> **Task instructions**: Write out the data below exactly, beginning with the first line and ending once the line that has "Resting vote fraction: 0%." is written.

==== Information ====

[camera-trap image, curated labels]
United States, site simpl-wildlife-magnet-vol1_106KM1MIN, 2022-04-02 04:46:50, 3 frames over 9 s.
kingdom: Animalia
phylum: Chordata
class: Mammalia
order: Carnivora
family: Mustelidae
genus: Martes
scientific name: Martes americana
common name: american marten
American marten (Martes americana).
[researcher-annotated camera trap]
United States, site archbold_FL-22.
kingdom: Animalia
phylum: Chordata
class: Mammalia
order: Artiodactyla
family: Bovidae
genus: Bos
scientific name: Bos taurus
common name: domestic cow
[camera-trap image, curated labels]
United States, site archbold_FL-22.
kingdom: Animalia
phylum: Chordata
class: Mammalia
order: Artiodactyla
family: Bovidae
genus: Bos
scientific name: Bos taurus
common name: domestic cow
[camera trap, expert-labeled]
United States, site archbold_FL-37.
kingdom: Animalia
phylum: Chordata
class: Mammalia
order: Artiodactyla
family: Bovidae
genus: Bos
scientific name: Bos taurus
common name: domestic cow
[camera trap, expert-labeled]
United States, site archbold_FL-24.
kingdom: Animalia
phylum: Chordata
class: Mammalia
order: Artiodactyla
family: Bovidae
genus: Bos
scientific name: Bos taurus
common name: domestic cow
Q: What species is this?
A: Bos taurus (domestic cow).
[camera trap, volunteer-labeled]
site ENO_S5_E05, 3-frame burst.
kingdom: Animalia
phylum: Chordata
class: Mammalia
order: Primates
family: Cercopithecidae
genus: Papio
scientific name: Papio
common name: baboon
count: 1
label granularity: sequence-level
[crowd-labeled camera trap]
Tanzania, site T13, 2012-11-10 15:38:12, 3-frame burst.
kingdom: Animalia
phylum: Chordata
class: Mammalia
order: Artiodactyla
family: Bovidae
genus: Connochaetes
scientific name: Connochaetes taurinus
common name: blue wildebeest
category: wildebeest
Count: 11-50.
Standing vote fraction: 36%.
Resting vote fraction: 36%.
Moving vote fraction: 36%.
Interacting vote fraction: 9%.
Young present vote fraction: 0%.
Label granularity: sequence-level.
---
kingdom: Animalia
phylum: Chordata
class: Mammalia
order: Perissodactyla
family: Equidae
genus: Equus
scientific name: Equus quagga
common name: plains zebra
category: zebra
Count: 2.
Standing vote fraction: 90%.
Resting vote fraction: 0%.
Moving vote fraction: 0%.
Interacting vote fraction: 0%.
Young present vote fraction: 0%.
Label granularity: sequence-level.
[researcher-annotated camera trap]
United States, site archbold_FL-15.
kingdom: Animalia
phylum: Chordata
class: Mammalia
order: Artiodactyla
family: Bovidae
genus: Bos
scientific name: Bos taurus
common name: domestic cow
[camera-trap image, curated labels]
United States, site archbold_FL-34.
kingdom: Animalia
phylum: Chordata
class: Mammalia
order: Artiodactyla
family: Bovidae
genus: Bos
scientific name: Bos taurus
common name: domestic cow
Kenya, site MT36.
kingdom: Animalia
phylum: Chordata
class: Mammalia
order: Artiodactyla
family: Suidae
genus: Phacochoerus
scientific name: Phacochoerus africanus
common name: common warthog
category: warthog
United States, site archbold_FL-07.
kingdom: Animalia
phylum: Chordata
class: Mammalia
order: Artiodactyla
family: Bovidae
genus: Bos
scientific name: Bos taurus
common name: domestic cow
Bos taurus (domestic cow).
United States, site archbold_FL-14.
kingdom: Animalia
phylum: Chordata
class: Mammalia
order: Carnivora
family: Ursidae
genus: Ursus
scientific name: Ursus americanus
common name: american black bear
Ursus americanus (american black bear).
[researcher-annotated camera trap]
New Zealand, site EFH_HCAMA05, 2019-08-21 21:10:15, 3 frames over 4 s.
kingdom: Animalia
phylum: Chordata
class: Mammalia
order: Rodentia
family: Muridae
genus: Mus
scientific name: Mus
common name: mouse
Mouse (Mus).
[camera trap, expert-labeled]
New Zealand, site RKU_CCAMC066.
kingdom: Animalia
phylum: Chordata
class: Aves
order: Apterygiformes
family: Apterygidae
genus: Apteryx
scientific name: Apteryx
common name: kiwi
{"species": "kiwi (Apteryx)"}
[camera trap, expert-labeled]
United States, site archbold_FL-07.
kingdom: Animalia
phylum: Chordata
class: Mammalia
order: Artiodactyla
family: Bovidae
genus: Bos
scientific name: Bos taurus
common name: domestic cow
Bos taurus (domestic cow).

====

> **Your response**:
[camera-trap image, curated labels]
United States, site simpl-wildlife-magnet-vol1_106KM1MIN, 2022-04-02 04:46:50, 3 frames over 9 s.
kingdom: Animalia
phylum: Chordata
class: Mammalia
order: Carnivora
family: Mustelidae
genus: Martes
scientific name: Martes americana
common name: american marten
American marten (Martes americana).
[researcher-annotated camera trap]
United States, site archbold_FL-22.
kingdom: Animalia
phylum: Chordata
class: Mammalia
order: Artiodactyla
family: Bovidae
genus: Bos
scientific name: Bos taurus
common name: domestic cow
[camera-trap image, curated labels]
United States, site archbold_FL-22.
kingdom: Animalia
phylum: Chordata
class: Mammalia
order: Artiodactyla
family: Bovidae
genus: Bos
scientific name: Bos taurus
common name: domestic cow
[camera trap, expert-labeled]
United States, site archbold_FL-37.
kingdom: Animalia
phylum: Chordata
class: Mammalia
order: Artiodactyla
family: Bovidae
genus: Bos
scientific name: Bos taurus
common name: domestic cow
[camera trap, expert-labeled]
United States, site archbold_FL-24.
kingdom: Animalia
phylum: Chordata
class: Mammalia
order: Artiodactyla
family: Bovidae
genus: Bos
scientific name: Bos taurus
common name: domestic cow
Q: What species is this?
A: Bos taurus (domestic cow).
[camera trap, volunteer-labeled]
site ENO_S5_E05, 3-frame burst.
kingdom: Animalia
phylum: Chordata
class: Mammalia
order: Primates
family: Cercopithecidae
genus: Papio
scientific name: Papio
common name: baboon
count: 1
label granularity: sequence-level
[crowd-labeled camera trap]
Tanzania, site T13, 2012-11-10 15:38:12, 3-frame burst.
kingdom: Animalia
phylum: Chordata
class: Mammalia
order: Artiodactyla
family: Bovidae
genus: Connochaetes
scientific name: Connochaetes taurinus
common name: blue wildebeest
category: wildebeest
Count: 11-50.
Standing vote fraction: 36%.
Resting vote fraction: 36%.
Moving vote fraction: 36%.
Interacting vote fraction: 9%.
Young present vote fraction: 0%.
Label granularity: sequence-level.
---
kingdom: Animalia
phylum: Chordata
class: Mammalia
order: Perissodactyla
family: Equidae
genus: Equus
scientific name: Equus quagga
common name: plains zebra
category: zebra
Count: 2.
Standing vote fraction: 90%.
Resting vote fraction: 0%.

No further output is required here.